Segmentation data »
· · · · ·
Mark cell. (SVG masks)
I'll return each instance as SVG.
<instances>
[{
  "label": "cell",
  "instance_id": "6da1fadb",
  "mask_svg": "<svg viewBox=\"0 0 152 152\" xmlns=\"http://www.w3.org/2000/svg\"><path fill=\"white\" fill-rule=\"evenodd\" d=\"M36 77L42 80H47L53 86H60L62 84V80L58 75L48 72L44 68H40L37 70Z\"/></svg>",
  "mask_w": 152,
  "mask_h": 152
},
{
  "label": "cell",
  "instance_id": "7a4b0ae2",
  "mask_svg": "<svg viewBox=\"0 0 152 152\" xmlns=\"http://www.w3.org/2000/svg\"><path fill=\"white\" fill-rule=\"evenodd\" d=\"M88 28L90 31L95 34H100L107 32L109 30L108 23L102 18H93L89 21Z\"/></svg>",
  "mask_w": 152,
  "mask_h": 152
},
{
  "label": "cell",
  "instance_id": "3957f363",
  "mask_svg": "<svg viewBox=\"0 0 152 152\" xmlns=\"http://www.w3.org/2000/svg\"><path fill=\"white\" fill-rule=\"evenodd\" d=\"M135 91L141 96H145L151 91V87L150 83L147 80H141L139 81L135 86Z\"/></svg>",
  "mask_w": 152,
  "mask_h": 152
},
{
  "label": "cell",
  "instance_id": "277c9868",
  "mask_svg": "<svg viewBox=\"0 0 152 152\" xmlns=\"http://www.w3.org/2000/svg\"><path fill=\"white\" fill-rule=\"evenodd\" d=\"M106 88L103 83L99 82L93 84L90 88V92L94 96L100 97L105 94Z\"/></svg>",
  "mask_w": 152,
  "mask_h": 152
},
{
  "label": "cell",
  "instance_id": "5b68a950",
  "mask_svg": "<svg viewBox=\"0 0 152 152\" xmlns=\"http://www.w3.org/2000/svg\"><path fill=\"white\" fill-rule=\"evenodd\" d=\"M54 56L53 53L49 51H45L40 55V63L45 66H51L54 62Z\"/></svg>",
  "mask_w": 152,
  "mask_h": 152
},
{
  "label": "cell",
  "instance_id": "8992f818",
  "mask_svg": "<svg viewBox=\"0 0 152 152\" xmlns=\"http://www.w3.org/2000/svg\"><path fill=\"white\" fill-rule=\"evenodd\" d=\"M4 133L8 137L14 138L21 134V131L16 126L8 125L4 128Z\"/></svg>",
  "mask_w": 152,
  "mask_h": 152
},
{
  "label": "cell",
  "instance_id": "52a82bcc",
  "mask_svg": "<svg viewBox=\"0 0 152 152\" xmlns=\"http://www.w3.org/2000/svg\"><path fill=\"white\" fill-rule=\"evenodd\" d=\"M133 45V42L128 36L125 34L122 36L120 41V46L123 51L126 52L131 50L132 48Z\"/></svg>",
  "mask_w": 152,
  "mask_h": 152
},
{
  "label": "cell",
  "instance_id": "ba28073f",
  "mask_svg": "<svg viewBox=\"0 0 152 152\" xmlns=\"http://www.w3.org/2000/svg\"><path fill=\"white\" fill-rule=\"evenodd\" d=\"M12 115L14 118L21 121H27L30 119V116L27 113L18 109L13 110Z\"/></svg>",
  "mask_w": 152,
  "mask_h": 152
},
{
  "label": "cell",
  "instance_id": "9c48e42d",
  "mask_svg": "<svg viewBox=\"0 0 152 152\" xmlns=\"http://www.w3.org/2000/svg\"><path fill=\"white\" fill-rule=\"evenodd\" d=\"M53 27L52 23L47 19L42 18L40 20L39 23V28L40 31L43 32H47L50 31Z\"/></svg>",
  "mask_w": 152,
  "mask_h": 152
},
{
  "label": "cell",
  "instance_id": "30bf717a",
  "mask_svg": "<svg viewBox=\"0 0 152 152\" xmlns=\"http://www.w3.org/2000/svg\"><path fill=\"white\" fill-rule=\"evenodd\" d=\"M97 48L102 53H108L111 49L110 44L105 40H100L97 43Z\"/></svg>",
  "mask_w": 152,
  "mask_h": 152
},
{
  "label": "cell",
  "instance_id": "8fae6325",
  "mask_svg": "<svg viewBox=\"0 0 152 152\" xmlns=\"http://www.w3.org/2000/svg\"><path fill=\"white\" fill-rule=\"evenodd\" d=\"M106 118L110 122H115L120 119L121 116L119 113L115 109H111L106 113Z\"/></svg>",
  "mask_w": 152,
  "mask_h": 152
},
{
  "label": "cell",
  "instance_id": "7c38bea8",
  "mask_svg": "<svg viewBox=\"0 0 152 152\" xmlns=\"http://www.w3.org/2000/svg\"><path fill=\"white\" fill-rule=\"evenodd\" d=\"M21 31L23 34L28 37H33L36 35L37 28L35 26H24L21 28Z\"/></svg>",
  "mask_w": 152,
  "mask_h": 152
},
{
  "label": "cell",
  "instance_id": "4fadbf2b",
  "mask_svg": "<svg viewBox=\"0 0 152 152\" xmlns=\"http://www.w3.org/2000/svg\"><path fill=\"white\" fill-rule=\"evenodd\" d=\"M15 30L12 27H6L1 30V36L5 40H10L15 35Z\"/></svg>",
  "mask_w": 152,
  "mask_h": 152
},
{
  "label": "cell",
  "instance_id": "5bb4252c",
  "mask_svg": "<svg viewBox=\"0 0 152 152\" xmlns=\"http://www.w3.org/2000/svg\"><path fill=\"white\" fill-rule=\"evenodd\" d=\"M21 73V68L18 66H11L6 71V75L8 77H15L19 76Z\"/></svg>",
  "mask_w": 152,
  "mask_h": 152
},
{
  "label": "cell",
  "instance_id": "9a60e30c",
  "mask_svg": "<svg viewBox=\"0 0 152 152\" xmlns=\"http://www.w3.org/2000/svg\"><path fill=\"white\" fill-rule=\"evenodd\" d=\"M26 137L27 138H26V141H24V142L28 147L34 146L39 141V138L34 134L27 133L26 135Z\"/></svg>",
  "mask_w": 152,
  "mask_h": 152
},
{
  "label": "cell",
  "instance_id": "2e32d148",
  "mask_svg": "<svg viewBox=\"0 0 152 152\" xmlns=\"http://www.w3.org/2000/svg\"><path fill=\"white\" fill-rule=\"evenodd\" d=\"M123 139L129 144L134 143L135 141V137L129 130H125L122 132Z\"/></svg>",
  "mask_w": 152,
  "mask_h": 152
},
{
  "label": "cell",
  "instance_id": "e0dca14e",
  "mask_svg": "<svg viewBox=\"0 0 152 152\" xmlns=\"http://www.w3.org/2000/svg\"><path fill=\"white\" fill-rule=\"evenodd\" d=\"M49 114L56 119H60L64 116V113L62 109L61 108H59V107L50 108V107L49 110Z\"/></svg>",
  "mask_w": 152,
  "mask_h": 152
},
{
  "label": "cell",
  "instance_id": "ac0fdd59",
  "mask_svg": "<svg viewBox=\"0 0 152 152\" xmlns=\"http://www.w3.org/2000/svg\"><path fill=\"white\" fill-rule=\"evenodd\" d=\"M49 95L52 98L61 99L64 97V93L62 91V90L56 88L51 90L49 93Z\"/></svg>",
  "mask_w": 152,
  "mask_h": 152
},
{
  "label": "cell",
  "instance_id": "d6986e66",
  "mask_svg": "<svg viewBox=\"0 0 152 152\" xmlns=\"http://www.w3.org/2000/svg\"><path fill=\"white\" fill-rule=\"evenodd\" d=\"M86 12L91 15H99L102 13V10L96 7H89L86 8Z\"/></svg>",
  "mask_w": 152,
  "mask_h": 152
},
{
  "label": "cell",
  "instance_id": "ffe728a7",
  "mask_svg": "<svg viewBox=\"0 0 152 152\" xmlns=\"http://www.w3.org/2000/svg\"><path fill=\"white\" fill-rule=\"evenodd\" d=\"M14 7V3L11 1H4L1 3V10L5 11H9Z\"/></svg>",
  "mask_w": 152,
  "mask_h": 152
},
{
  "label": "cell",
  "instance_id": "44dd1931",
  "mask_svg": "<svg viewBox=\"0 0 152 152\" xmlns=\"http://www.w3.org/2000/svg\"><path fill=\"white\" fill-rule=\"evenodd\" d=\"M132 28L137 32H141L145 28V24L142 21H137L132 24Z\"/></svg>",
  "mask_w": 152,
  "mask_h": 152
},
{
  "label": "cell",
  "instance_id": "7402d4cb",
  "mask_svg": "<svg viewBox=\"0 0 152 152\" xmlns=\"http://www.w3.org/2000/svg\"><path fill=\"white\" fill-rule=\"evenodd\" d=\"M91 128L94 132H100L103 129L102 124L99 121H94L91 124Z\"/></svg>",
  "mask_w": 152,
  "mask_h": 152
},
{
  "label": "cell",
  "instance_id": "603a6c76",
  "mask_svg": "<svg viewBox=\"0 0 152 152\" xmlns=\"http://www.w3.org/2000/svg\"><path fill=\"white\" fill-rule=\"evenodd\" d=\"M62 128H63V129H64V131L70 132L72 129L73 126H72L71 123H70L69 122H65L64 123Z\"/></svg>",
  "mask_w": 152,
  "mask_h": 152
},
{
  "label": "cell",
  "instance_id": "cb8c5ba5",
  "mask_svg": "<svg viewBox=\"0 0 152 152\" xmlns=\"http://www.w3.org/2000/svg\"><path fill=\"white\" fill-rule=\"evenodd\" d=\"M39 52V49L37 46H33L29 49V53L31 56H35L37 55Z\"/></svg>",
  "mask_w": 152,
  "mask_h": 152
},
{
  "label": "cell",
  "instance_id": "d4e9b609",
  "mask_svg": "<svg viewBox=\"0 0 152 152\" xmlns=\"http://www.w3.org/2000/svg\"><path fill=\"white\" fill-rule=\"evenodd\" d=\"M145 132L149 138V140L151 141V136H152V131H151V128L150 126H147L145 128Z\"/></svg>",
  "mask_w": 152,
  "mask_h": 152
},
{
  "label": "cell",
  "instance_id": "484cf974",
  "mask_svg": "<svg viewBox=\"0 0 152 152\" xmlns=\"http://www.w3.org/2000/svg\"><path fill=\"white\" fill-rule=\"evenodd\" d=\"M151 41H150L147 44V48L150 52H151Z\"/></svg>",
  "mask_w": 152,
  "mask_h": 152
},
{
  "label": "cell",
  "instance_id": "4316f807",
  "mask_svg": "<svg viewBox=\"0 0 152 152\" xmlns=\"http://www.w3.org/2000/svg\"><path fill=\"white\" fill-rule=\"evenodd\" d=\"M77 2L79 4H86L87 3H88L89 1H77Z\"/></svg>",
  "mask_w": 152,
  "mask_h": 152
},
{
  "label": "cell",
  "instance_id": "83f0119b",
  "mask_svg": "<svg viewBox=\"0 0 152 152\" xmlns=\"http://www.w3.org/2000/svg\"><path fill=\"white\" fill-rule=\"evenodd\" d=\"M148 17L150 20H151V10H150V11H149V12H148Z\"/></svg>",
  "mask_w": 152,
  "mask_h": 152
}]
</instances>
· · · · ·
Can you give the lines from the first line of the segmentation data through the line holding "77L42 80H47L53 86H60L62", inclusive, with "instance_id" swapped for "object_id" and everything else unchanged?

THE COMPLETED TASK »
Mark cell. (SVG masks)
I'll return each instance as SVG.
<instances>
[{
  "label": "cell",
  "object_id": "6da1fadb",
  "mask_svg": "<svg viewBox=\"0 0 152 152\" xmlns=\"http://www.w3.org/2000/svg\"><path fill=\"white\" fill-rule=\"evenodd\" d=\"M36 77L42 80H47L53 86H60L62 84V80L58 75L48 72L44 68H40L37 70Z\"/></svg>",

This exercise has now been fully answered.